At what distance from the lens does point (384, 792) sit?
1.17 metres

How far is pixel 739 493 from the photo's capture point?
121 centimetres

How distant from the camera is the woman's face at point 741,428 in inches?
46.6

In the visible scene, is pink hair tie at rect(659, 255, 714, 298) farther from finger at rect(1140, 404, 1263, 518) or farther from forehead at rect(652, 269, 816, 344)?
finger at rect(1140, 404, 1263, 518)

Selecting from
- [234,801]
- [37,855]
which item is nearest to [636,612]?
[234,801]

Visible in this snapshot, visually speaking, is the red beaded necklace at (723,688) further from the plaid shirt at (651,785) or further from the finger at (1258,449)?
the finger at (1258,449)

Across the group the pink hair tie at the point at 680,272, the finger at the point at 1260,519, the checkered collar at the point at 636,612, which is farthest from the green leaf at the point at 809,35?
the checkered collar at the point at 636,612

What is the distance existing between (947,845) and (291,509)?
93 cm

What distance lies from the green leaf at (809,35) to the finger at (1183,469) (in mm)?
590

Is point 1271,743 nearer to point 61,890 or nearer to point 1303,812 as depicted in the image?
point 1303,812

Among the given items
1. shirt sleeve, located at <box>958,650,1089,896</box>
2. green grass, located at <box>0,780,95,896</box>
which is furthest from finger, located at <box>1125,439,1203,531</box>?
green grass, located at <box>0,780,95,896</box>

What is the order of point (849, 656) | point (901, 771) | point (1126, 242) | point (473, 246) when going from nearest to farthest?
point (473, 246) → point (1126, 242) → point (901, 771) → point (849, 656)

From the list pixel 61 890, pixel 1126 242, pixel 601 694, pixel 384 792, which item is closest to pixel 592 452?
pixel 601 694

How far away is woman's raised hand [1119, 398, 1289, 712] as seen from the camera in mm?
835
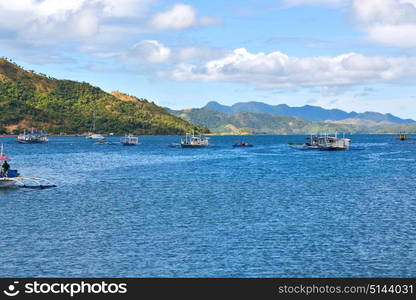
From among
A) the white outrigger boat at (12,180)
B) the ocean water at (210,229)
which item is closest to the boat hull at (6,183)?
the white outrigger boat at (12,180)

- The exercise
Please rewrite all the records above with "pink hair tie" changed to "pink scrunchie" everywhere and nothing else altered, leaving out the pictures.

- Task response
At what distance from the lens does point (384, 792) sit?
1.17 metres

How far is pixel 739 493 from the photo's capture point?
121 centimetres

How distant from the camera is the woman's face at point 741,428 in inches?
46.6

In the visible scene, is pink scrunchie at rect(659, 255, 714, 298) farther from finger at rect(1140, 404, 1263, 518) or farther from forehead at rect(652, 269, 816, 344)?
finger at rect(1140, 404, 1263, 518)

Selecting from
- [234,801]
- [37,855]
which item is nearest to [636,612]?
[234,801]

Visible in this snapshot, visually speaking, is the red beaded necklace at (723,688) further from the plaid shirt at (651,785) or further from the finger at (1258,449)?
the finger at (1258,449)

Across the group the pink scrunchie at the point at 680,272, the finger at the point at 1260,519, the checkered collar at the point at 636,612, which is farthest from the green leaf at the point at 809,35?
the checkered collar at the point at 636,612

What is the distance existing between (947,845) and (291,509)?
93 cm

What distance lies from the green leaf at (809,35) to the finger at (1183,469) (in mm)?
590

Is point 1271,743 nearer to point 61,890 or nearer to point 1303,812 as depicted in the image?
point 1303,812

Among the given items
1. shirt sleeve, located at <box>958,650,1089,896</box>
2. green grass, located at <box>0,780,95,896</box>
which is furthest from finger, located at <box>1125,439,1203,531</box>?
green grass, located at <box>0,780,95,896</box>

What is the order of point (849, 656) | point (901, 771) | point (1126, 242) | point (473, 246) when going from nearest to farthest?
point (473, 246) → point (1126, 242) → point (901, 771) → point (849, 656)

From the list pixel 61 890, pixel 1126 242, pixel 601 694, pixel 384 792, which item is closest to pixel 592 452?
pixel 601 694

How far away is woman's raised hand [1119, 398, 1289, 712] as seen from the camera in mm?
835
From among
A) the white outrigger boat at (12,180)
B) the ocean water at (210,229)
which item is closest to the boat hull at (6,183)?
the white outrigger boat at (12,180)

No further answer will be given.